Dilip Chobisa seems to address the solution: we must return to where we began, with the building blocks, with a renewed sense of the past, present and future. His graphite drawing of construction bricks piled atop one another is a dark, minimalist rendition of a complex collective psychological state. The bricks are placed precariously, but their simplicity and seeming willingness to coalesce is undeniable. The blank background implies a certain erasure of colonial memory, while the shadows in the blocks themselves seem to threaten its impossibility.

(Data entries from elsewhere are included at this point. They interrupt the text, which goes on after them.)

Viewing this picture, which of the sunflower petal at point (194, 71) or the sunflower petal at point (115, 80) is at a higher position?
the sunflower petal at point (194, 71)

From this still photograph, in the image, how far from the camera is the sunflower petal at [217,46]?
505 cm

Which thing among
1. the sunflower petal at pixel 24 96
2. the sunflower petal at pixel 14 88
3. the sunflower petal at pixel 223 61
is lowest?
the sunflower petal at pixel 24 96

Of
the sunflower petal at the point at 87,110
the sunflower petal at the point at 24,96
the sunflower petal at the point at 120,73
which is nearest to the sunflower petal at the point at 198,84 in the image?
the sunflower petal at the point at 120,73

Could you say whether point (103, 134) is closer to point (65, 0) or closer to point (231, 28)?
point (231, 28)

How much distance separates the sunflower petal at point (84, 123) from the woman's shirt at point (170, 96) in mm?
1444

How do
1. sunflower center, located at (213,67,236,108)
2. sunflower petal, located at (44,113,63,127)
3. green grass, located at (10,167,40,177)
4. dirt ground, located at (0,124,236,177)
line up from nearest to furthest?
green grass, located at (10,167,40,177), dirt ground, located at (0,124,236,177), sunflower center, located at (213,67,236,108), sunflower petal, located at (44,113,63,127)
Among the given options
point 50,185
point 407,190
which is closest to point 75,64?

Gigi Scaria’s “Narcissus” is executed in a similar minimalist style. The Hindu rightly put it when they said that the Games were hosted in this uncouth way to project an image of India, but really it became a mirror, a time for the country to look inward. The end is not enough, and arguably it is insignificant. Rather it is the journey, and the morality and integrity of the means that creates the eventuality. Scaria’s automobile paint on canvas is a generic, everyday box of a building, sans life or creativity. It reflects its boxy image smaller and more distant from itself, as is India’s own image post the games. The systematization and robotic aesthetic of the building is similar to Pooja Iranna’s building in her video ‘Swaas’, which continues to inhale and exhale in a loop. How does a city breathe, she asks. How do we access the natural breath, the first breath, the immortal breath? She seems to plead.

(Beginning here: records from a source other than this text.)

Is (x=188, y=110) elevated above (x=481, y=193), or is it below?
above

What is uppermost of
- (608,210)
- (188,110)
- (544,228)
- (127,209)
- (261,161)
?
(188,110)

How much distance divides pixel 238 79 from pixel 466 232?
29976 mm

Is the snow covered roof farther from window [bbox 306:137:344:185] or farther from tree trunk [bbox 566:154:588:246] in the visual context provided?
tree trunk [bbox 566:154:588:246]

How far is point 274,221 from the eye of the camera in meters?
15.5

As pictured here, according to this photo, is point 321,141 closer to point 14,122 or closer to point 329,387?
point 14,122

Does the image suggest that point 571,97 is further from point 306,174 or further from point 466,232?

Several artists used photography as a medium—and no wonder—for a show so present, the medium is fast, realistic and manipulative. A few of the most thought-provoking works fit somewhat exactly with the description that the introductory paragraph of this essay addresses: the old images of monuments (Prabuddha Dasgupta), white skies and fresh lime (Samit Das), pigeons in flight (Kishore Chakraborty). But one of the most haunting was a staged picture of construction workers holding up golden balloons that read ‘Work in Progress.’ Vibha Galhotra’s work not only addresses the city and the games but also art itself—the constant and cyclical process of destruction, clearance, digging, laying, scaffoldings, recreation. But the triptych’s forward movement implied not a circle, rather a spiral, leading outwards or in depending on which way we look: the newness and excitement of the gold beside a backdrop of crumbling monochrome, and its ultimate fallacy.

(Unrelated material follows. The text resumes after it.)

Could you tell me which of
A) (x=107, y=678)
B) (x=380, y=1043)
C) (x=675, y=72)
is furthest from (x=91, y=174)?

And so the Games have closed but the dialogues about the city have just begun. Bombay has always been characterized as Bollywood, Calcutta with colonialism, Bangalore with its weather, and Delhi as a Capital. This is the first time that people of diverse vocations of Delhi have roused to protest, to protect and preserve an old notion of an old city. So this show simultaneously remonstrates and celebrates Delhi, attempts to soothe its growing pains, and often advises that perhaps the cure is to rebirth oneself entirely.
-- Himali Singh Soin
(All images courtesy of Lalit Kala Academy and the artists.)